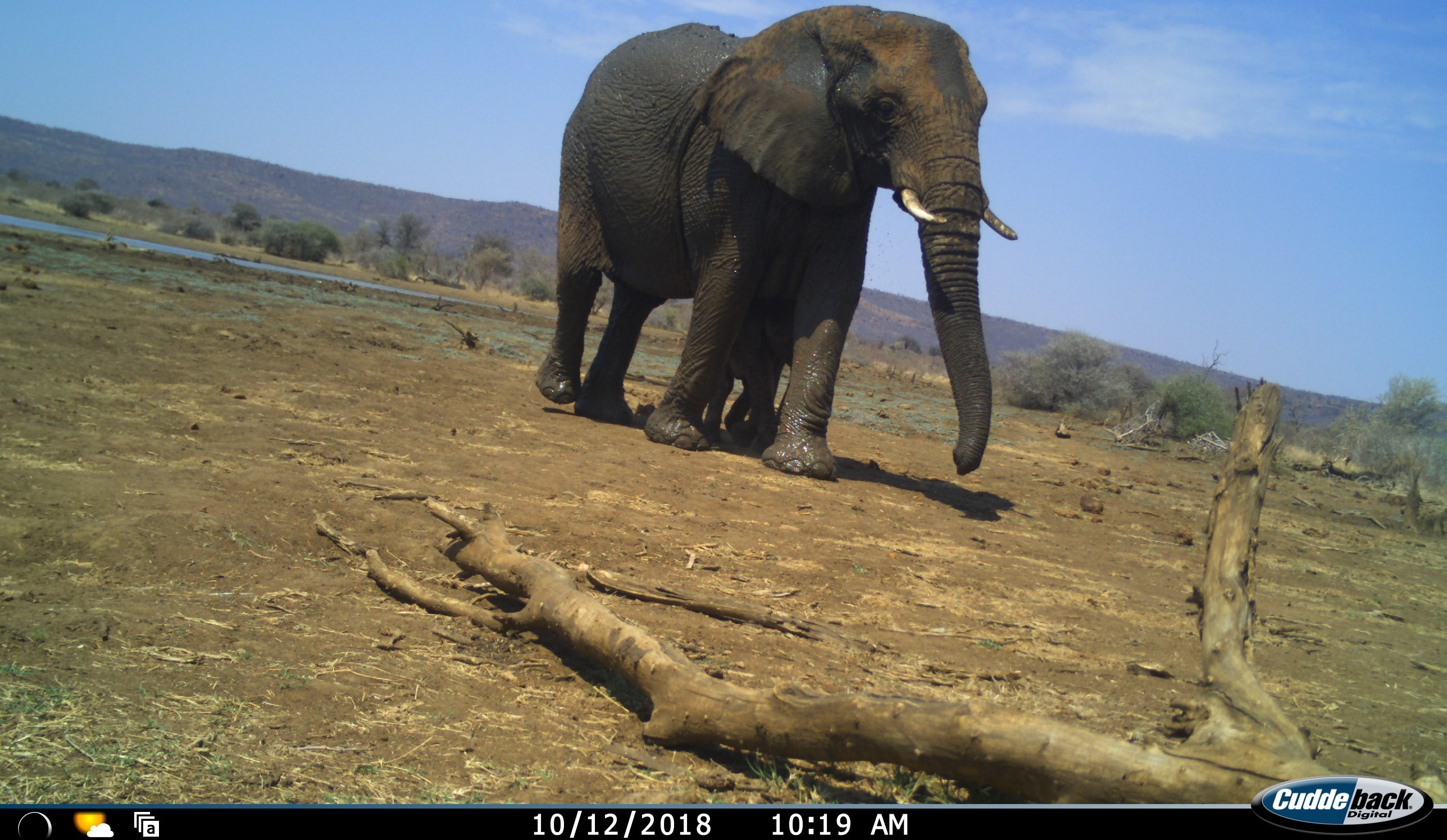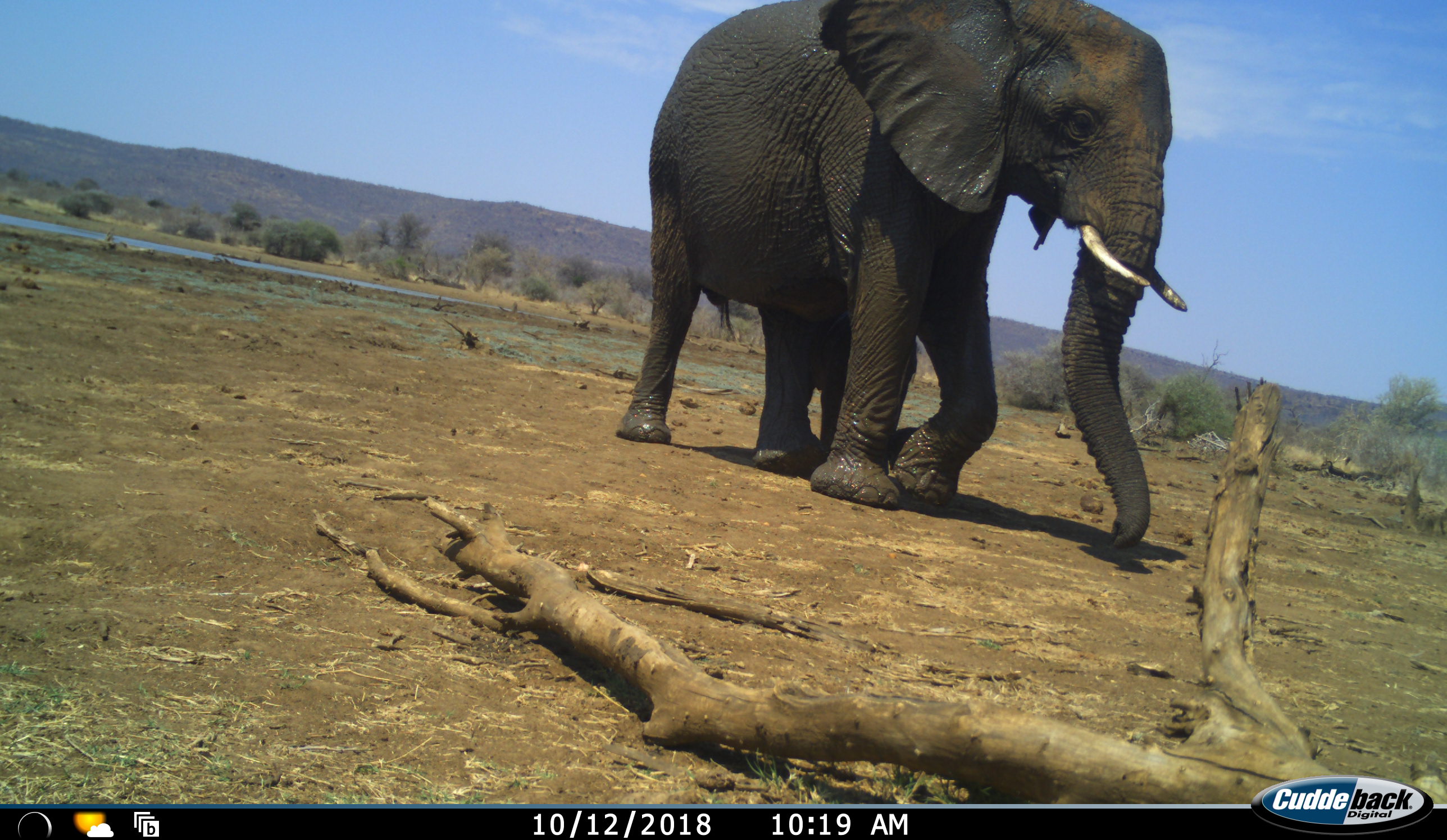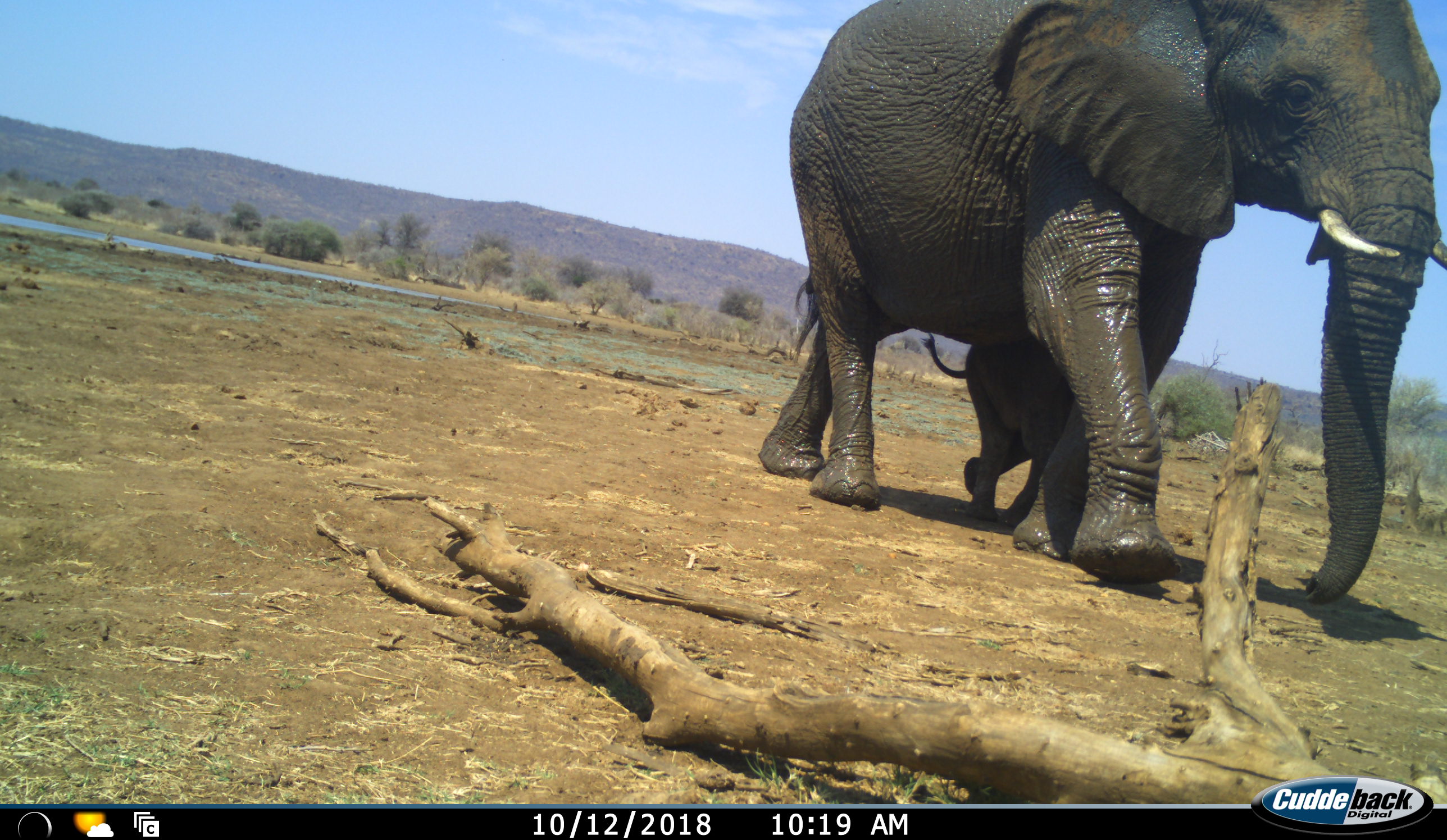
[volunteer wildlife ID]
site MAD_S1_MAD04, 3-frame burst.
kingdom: Animalia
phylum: Chordata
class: Mammalia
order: Proboscidea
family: Elephantidae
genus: Loxodonta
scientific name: Loxodonta africana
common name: african bush elephant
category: elephant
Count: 2.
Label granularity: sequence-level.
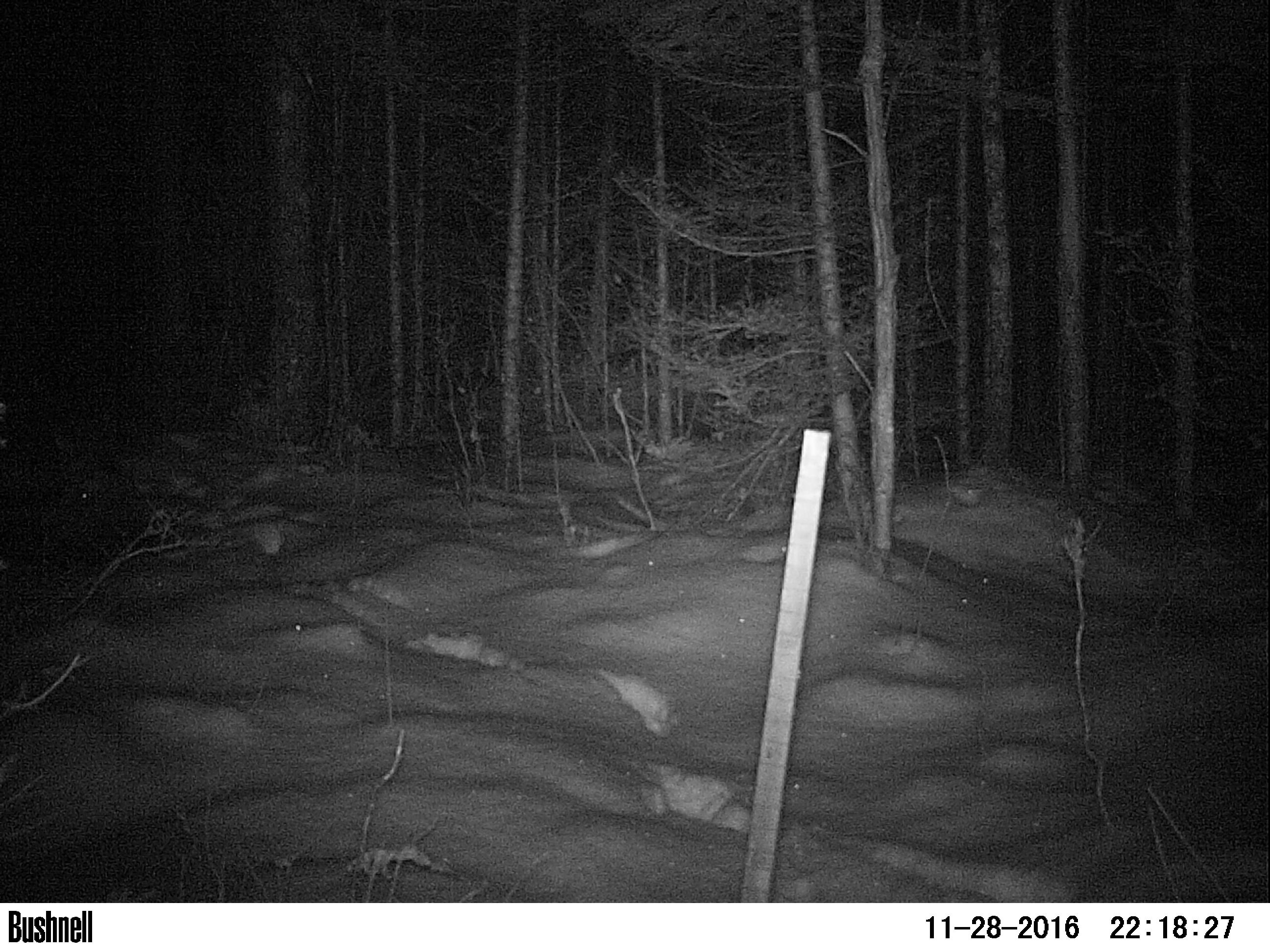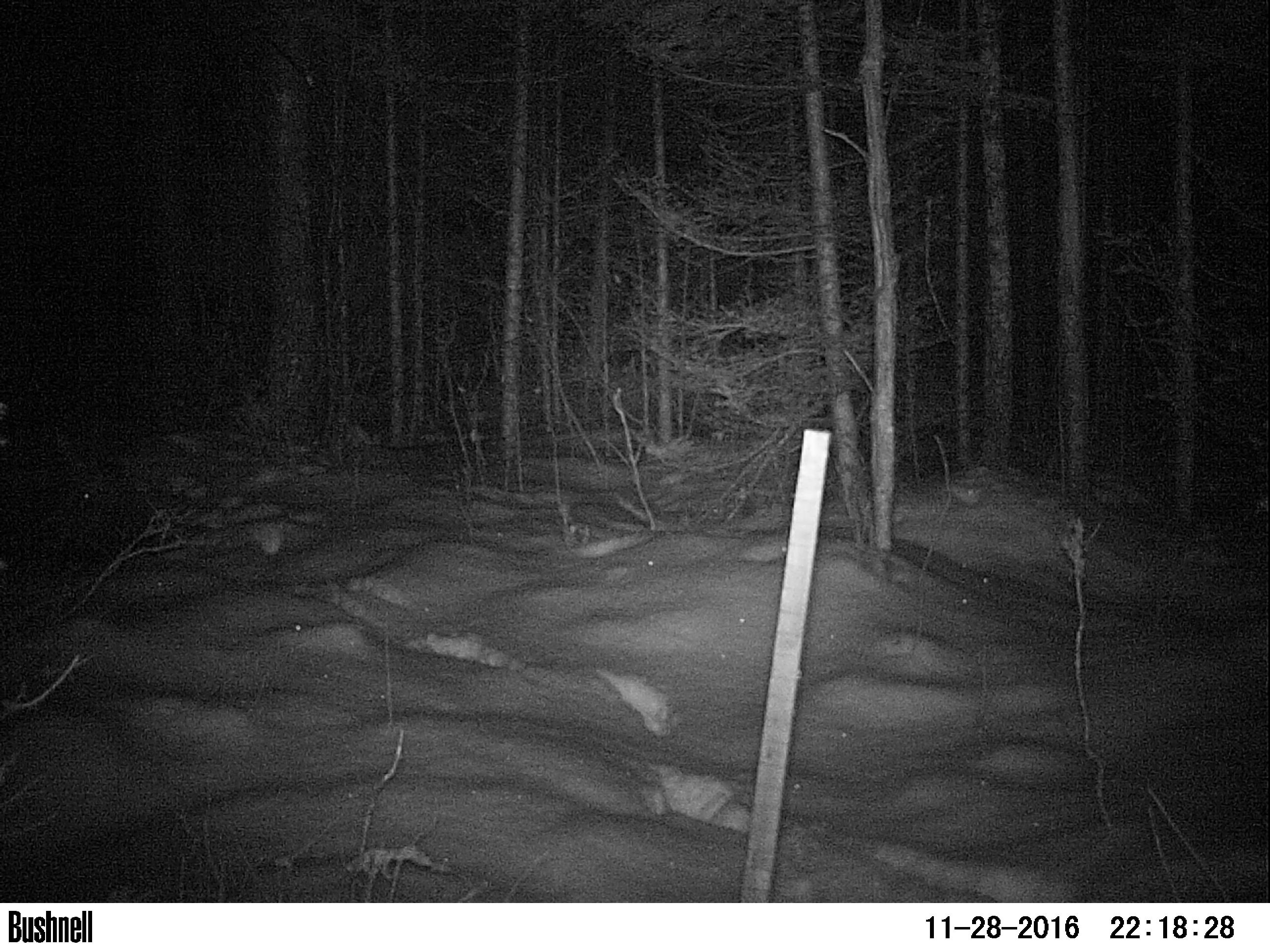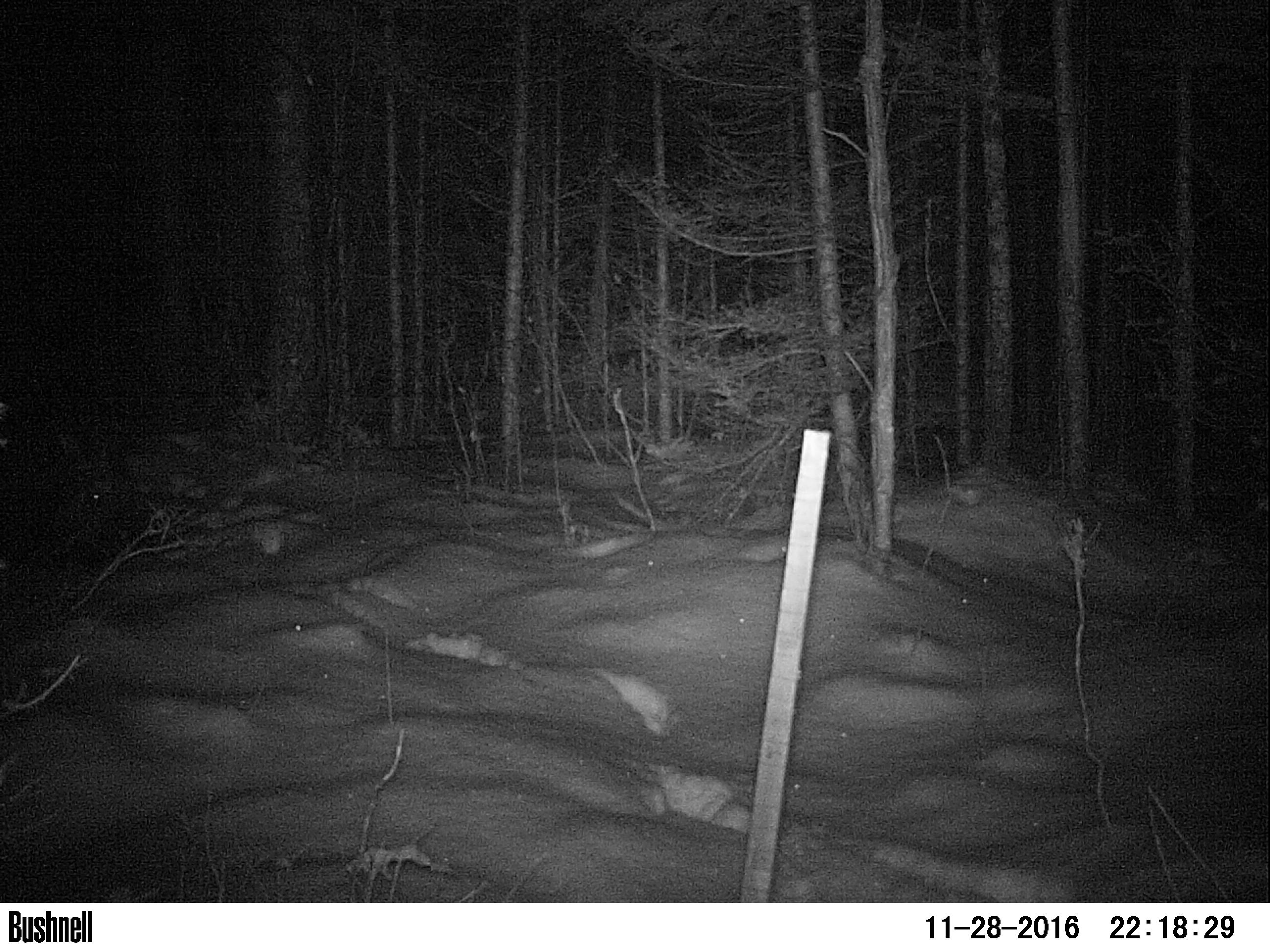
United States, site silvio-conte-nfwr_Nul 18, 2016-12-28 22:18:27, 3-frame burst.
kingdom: Animalia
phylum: Chordata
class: Mammalia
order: Artiodactyla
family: Cervidae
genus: Alces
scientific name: Alces alces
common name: moose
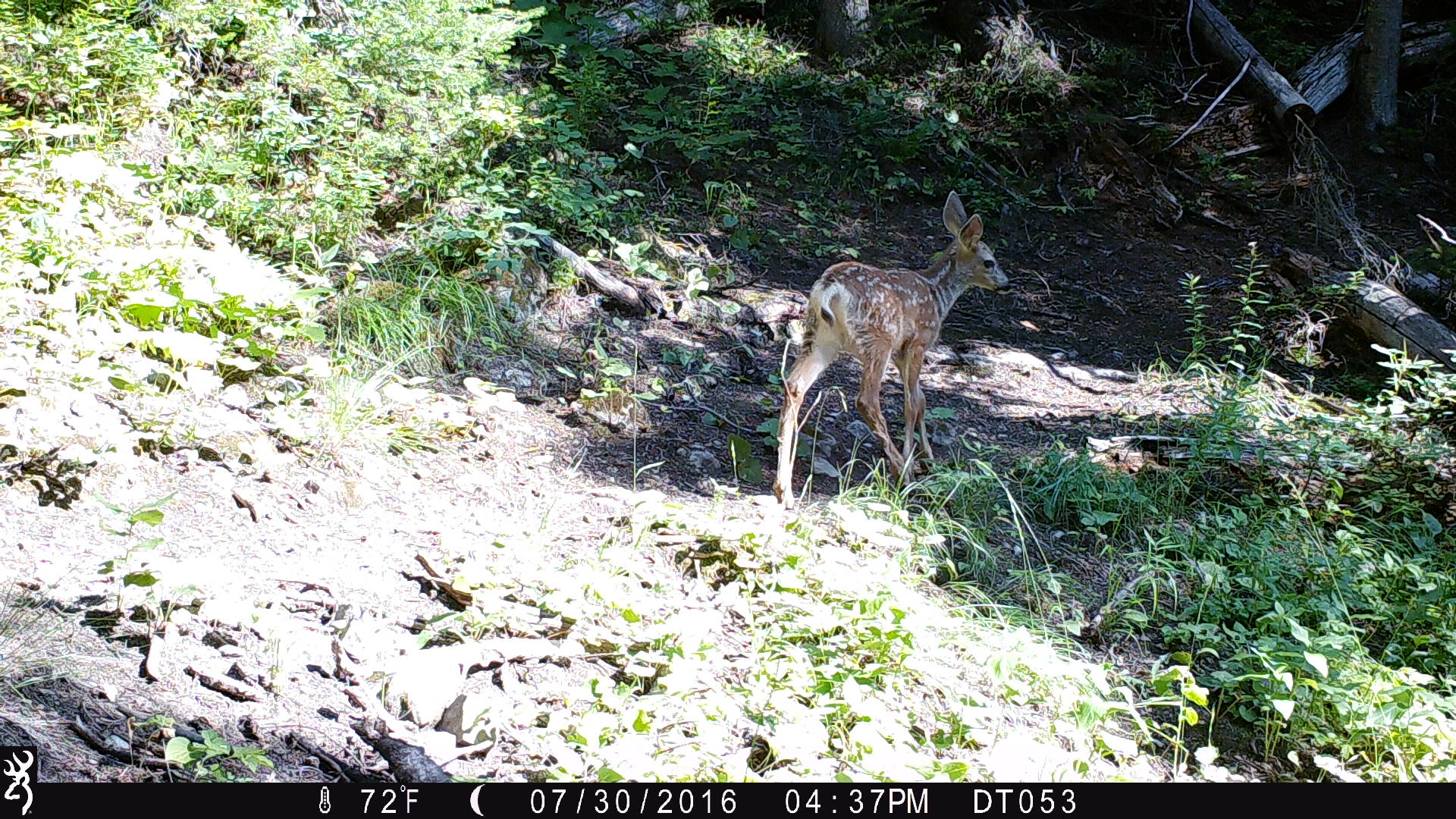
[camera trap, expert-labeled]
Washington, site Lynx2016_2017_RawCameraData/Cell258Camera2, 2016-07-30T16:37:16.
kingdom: Animalia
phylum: Chordata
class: Mammalia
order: Artiodactyla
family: Cervidae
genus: Odocoileus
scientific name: Odocoileus hemionus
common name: mule deer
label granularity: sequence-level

··········

Exercise objective | Retype exactly, please, the span from the line holding "scientific name: Alces alces" through the closing line of the data, both ends included, without the pictures.

Answer to this task |
scientific name: Alces alces
common name: moose
[camera trap, expert-labeled]
Washington, site Lynx2016_2017_RawCameraData/Cell258Camera2, 2016-07-30T16:37:16.
kingdom: Animalia
phylum: Chordata
class: Mammalia
order: Artiodactyla
family: Cervidae
genus: Odocoileus
scientific name: Odocoileus hemionus
common name: mule deer
label granularity: sequence-level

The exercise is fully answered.